As the convoy of five armoured vehicles enters the congested city, Wind again warns his men to be on their toes.

"Everything is possible," he says. "We have the possibility that 25 Taleban have entered the city with explosives," he adds, referring to a threat circulating in Kandahar that a truck or vehicle loaded with explosives is winding its way through the city waiting to attack.

Since the Kandahar bombing there has been a heavy deployment of Afghan soldiers and police on the streets of the city. Meanwhile the US troop presence has also been intensified and vehicles are being stopped as authorities search cars for suspected terrorists or arms.

Further south in the Spin Boldak region, US troops conducted a search operation for a suspect in the bombing but made no arrests.

The south and south-east of the country has seen an increased number of attacks by militants of late, prompting aid agencies to pull staff back to safer areas.

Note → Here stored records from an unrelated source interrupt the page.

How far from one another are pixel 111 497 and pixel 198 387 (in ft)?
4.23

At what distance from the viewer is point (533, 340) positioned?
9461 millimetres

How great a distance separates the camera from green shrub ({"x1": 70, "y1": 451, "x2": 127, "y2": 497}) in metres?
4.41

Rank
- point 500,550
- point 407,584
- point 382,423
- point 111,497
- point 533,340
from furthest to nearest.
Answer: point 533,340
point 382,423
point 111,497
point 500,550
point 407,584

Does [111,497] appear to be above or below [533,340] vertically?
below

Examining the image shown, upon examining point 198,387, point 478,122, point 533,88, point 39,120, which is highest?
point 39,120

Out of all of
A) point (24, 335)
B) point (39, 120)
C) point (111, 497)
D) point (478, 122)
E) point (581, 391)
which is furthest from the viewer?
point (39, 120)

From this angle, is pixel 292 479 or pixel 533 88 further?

At a United Nations briefing last week, spokesman Manoel de Almeida e Silva confirmed that operations were "very restricted" in these areas because of security concerns.

On Saturday five Afghan soldiers were killed and three injured in an attack by suspected Taleban militants in the southern frontier district of Sharawak near the border with Pakistan, the military commander of the province, General Khan Mohammad said.

The 25 soldiers on the mission from the 10th Mountain military police have two objectives, says Wind: "One is a weapons cache and the second is to go around the city looking for the bad guys."

"It's very hard to find the bad guys among so many people," says another soldier, Sergeant Charlie McCall, while searching a building under construction believed to hold weapons. "They can see us but we can't see them."

"What we are here for is, to come out to react to whatever happens in the city," he explains.

But while the soldiers carry out the search, a crowd of bearded and turbaned Afghan men gather to protest. The sight of an American soldier climbing over a wall into an area inhabited by women has enraged the men of this deeply conservative city.

"What are you doing, there are women there," one man yelled angrily in Pashtu.

"If they are helping with security that's good but they should consider our traditions," another man said, adding that the soldiers had entered the compound without permission.

The search for the weapons continued at a second compound a few meters away but again nothing was found.

"The mission is aborted for now," Wind announces, and the US troops continue their patrol around the city fringes.

The soldiers continue to drive the dusty roads of Kandahar in search of militants for several hours but no arrests were made.

The convoy returns back to the Kandahar military base, with one of the vehicles in tow and in need of repairs to a broken water pump.

When asked what did the troops get out of this mission, Sergeant Wind replies simply: "Actually, nothing."